## Exercise prompt
Copy every record below exactly.

## Data shown
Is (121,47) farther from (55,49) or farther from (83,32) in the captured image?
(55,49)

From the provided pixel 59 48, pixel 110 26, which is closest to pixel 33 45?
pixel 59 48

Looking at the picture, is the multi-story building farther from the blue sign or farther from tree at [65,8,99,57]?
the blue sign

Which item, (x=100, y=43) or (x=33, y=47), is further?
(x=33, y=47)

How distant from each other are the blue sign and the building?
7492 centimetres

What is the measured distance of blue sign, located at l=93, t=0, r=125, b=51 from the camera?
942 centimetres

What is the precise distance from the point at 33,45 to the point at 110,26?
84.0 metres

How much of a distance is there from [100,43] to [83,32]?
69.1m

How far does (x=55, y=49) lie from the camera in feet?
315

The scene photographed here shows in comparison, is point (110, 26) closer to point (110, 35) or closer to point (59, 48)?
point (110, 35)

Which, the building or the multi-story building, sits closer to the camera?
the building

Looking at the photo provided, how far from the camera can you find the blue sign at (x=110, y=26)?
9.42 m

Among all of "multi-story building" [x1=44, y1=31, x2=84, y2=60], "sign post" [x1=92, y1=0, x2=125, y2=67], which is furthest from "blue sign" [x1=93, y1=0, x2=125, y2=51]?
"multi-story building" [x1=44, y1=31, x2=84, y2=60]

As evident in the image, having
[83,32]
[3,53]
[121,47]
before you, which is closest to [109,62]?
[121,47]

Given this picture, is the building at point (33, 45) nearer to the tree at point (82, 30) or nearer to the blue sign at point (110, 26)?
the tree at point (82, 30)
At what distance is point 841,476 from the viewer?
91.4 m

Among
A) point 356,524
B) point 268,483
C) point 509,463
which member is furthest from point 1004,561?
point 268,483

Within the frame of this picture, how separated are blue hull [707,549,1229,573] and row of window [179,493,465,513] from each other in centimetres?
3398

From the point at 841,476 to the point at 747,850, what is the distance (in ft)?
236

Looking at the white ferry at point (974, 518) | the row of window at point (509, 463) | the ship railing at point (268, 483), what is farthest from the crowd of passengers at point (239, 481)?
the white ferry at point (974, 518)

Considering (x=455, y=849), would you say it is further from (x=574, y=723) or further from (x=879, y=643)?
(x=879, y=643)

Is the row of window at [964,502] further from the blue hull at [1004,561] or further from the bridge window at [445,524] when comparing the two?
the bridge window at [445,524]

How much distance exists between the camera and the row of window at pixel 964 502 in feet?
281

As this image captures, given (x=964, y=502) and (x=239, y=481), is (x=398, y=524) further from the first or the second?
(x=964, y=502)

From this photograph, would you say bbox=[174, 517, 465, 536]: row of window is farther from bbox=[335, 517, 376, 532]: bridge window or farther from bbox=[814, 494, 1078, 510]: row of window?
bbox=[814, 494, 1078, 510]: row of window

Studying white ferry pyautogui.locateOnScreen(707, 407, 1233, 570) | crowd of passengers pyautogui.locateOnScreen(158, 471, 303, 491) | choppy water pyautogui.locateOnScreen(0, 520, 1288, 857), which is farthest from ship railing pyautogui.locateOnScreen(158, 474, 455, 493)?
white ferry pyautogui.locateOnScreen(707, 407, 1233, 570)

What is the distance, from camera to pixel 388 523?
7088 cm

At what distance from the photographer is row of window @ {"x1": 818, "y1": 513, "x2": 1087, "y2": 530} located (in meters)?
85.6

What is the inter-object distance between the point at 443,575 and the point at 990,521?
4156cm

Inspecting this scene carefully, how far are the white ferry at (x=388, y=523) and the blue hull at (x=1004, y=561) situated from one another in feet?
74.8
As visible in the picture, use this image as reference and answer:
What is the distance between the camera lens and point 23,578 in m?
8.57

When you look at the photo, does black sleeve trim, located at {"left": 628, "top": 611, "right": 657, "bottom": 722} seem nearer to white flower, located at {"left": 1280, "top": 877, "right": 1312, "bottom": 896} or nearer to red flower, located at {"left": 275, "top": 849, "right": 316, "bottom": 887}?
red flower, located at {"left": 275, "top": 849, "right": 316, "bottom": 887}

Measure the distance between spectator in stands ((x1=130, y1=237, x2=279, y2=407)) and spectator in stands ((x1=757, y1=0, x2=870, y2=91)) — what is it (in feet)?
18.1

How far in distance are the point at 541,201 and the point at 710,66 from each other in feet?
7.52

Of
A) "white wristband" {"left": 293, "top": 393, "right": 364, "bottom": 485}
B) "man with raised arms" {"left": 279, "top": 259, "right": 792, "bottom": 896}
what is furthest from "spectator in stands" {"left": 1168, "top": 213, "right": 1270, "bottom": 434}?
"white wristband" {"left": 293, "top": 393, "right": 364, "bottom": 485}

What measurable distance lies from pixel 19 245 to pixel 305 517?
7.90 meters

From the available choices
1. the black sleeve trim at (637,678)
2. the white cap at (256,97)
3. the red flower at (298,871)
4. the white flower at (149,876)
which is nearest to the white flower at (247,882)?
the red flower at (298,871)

## Response to this task
Is (121,47) farther from (55,49) or farther from (83,32) in the captured image?
(55,49)

From the provided pixel 59 48, pixel 110 26, which is closest to pixel 33 45?
pixel 59 48

Looking at the picture, is the multi-story building farther from the blue sign or farther from tree at [65,8,99,57]?
the blue sign

Which item, (x=100, y=43) or (x=33, y=47), is further?
(x=33, y=47)

How distant from each other are the blue sign and the building?
7492 centimetres

What is the measured distance of blue sign, located at l=93, t=0, r=125, b=51 from the camera?
942 centimetres

What is the precise distance from the point at 33,45 to the point at 110,26?
84.0 metres

How much of a distance is there from [100,43] to [83,32]?
69.1m

How far does (x=55, y=49) lie from the camera in feet?
315

The scene photographed here shows in comparison, is point (110, 26) closer to point (110, 35) or closer to point (59, 48)?
point (110, 35)

Which, the building or the multi-story building, sits closer to the camera?
the building

Looking at the photo provided, how far from the camera can you find the blue sign at (x=110, y=26)?
9.42 m

Among all of "multi-story building" [x1=44, y1=31, x2=84, y2=60], "sign post" [x1=92, y1=0, x2=125, y2=67], which is furthest from "blue sign" [x1=93, y1=0, x2=125, y2=51]?
"multi-story building" [x1=44, y1=31, x2=84, y2=60]

As evident in the image, having
[83,32]
[3,53]
[121,47]
before you, which is closest to [109,62]?
[121,47]

Given this picture, is the building at point (33, 45) nearer to the tree at point (82, 30) or nearer to the blue sign at point (110, 26)?
the tree at point (82, 30)
At what distance is point 841,476 from the viewer?
91.4 m

Among
A) point 356,524
B) point 268,483
C) point 509,463
which member is furthest from point 1004,561?
point 268,483

Within the frame of this picture, how separated are blue hull [707,549,1229,573] and row of window [179,493,465,513] from each other in centimetres?
3398

From the point at 841,476 to the point at 747,850, what is the distance (in ft)?
236

Looking at the white ferry at point (974, 518) | the row of window at point (509, 463) | the ship railing at point (268, 483), what is farthest from the crowd of passengers at point (239, 481)?
the white ferry at point (974, 518)

Considering (x=455, y=849), would you say it is further from (x=574, y=723) or further from (x=879, y=643)?
(x=879, y=643)

Is the row of window at [964,502] further from the blue hull at [1004,561] or further from the bridge window at [445,524] when comparing the two?
the bridge window at [445,524]

How much distance exists between the camera and the row of window at pixel 964 502 in feet?
281

As this image captures, given (x=964, y=502) and (x=239, y=481), is (x=398, y=524) further from the first or the second?
(x=964, y=502)

From this photograph, would you say bbox=[174, 517, 465, 536]: row of window is farther from bbox=[335, 517, 376, 532]: bridge window or farther from bbox=[814, 494, 1078, 510]: row of window?
bbox=[814, 494, 1078, 510]: row of window

Studying white ferry pyautogui.locateOnScreen(707, 407, 1233, 570) | crowd of passengers pyautogui.locateOnScreen(158, 471, 303, 491) | choppy water pyautogui.locateOnScreen(0, 520, 1288, 857), which is farthest from ship railing pyautogui.locateOnScreen(158, 474, 455, 493)?
white ferry pyautogui.locateOnScreen(707, 407, 1233, 570)

What is the distance, from camera to pixel 388 523?
7088 cm

At what distance from the photographer is row of window @ {"x1": 818, "y1": 513, "x2": 1087, "y2": 530} located (in meters)?
85.6

What is the inter-object distance between the point at 443,575 and the point at 990,521?
4156cm

Inspecting this scene carefully, how far are the white ferry at (x=388, y=523) and the blue hull at (x=1004, y=561) situated from one another in feet?
74.8
As visible in the picture, use this image as reference and answer:
What is the distance between the camera lens and point 23,578 in m?
8.57

When you look at the photo, does black sleeve trim, located at {"left": 628, "top": 611, "right": 657, "bottom": 722} seem nearer to white flower, located at {"left": 1280, "top": 877, "right": 1312, "bottom": 896} or nearer to red flower, located at {"left": 275, "top": 849, "right": 316, "bottom": 887}?
red flower, located at {"left": 275, "top": 849, "right": 316, "bottom": 887}

Measure the distance between spectator in stands ((x1=130, y1=237, x2=279, y2=407)) and spectator in stands ((x1=757, y1=0, x2=870, y2=91)) — what is it (in feet)?
18.1

How far in distance are the point at 541,201 and the point at 710,66 from each other in feet?
7.52

Of
A) "white wristband" {"left": 293, "top": 393, "right": 364, "bottom": 485}
B) "man with raised arms" {"left": 279, "top": 259, "right": 792, "bottom": 896}
what is furthest from "spectator in stands" {"left": 1168, "top": 213, "right": 1270, "bottom": 434}?
"white wristband" {"left": 293, "top": 393, "right": 364, "bottom": 485}

What measurable distance lies from pixel 19 245 to pixel 305 517?
7.90 meters

From the available choices
1. the black sleeve trim at (637,678)
2. the white cap at (256,97)
3. the red flower at (298,871)
4. the white flower at (149,876)
which is nearest to the white flower at (247,882)?
the red flower at (298,871)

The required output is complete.